Halloween Crafts And How To Make Masks
One of the oldest Halloween traditions is dressing in costume, so knowing how to make Halloween crafts and how to make masks is a handy skill whether you’re heading for a party or helping your kids get ready for a night of Trick or Treating. There are several techniques–some simple, other quite difficult–when it comes to mask making. Here’s a step by step guide on how to make a basic masquerade type mask that can be decorated to fit any costume.
Things you'll need:
- Plastic half mask
- Newspaper, flour and water (for papier-mâché)
- Feathers, beads and other accessories
- Cardboard (optional)
- Tape and/or glue
- Buy a half mask The hardest part about making your own mask is getting the shape right. No one wants to wear an uncomfortable mask or a mask that keeps falling off all night. To avoid this fashion hazard, buy a cheap, plastic half mask at a party or costume store. These usually run less than two dollars a piece.

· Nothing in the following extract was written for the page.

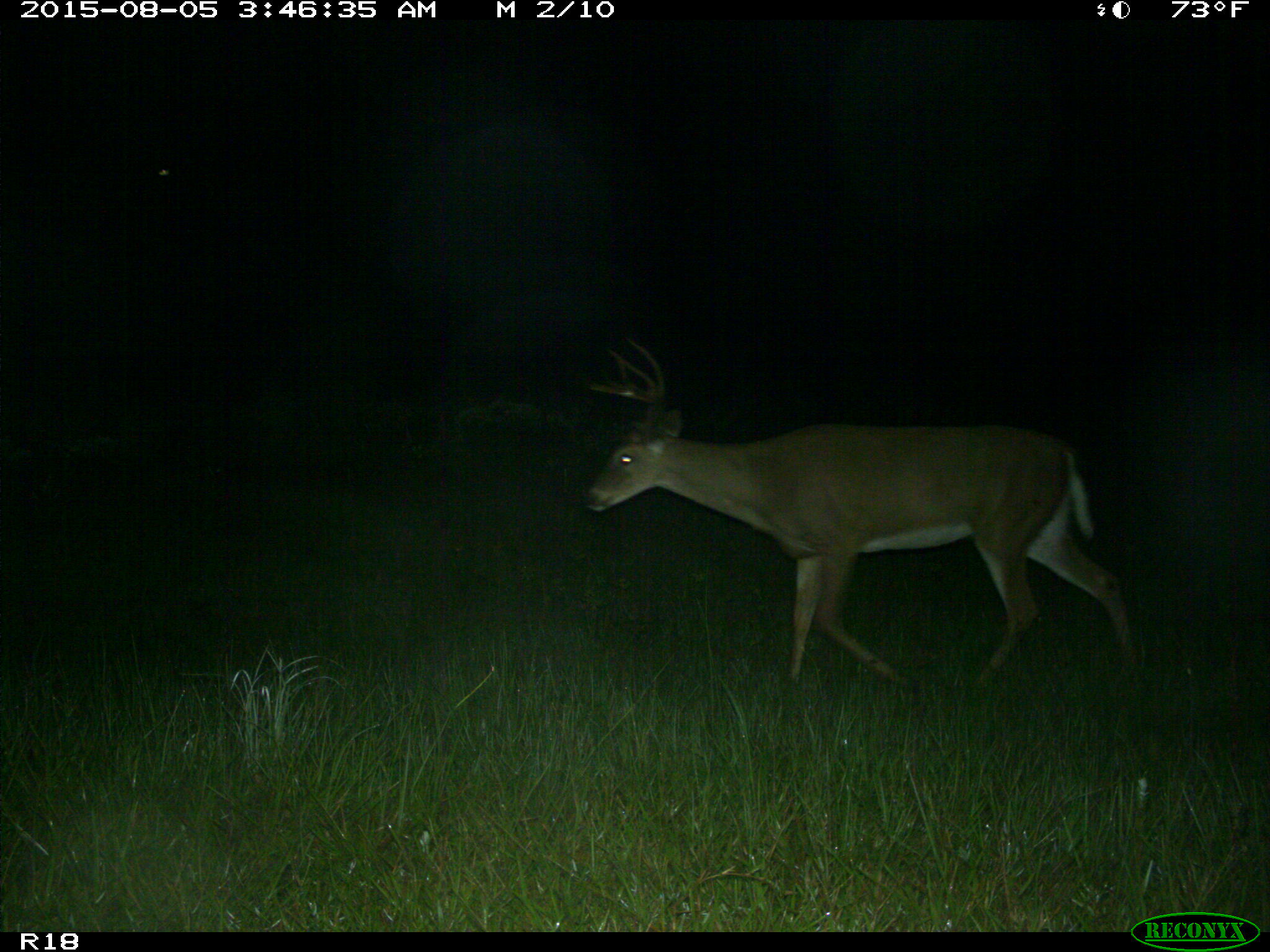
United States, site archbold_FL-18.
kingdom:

- Plan it out Before you begin, take some time to brainstorm. If you want protrusions from the mask–horns, for instance–consider cutting out cardboard in the shape you want and taping it to the mask. If you plan to add a lot of papier-mâché to the mask, it may end up being too heavy for the head band it came with. Consider adding your own head band with a length of elastic.
- Preparing the papier-mâché Rip up a few pages of newspaper into strips approximately an inch wide and a foot long. Mix water and flour in a container to form a papier-mâché paste. For a simple mask you probably won’t need more than a cup of flour. Ideally, the consistency of the paste will be a little thinner than glue.
- Get to work Pick up a piece of newspaper and dip it into your papier-mâché paste. Run your fingers along the strip of newspaper as you pull it out to remove any clumps and place it on the mask. If you added cardboard to the basic half mask, make sure you put extra papier-mâché where it attaches. Cover the entire front of the mask. You can create texture by rolling upward on newspaper and putting papier-mâché over it.
- Finishing touches After you let the papier-mâché dry completely, you can paint the mask or add other decorations such as feathers and beads. Once complete, the mask transitions from a prototype to an accessory for the perfect costume.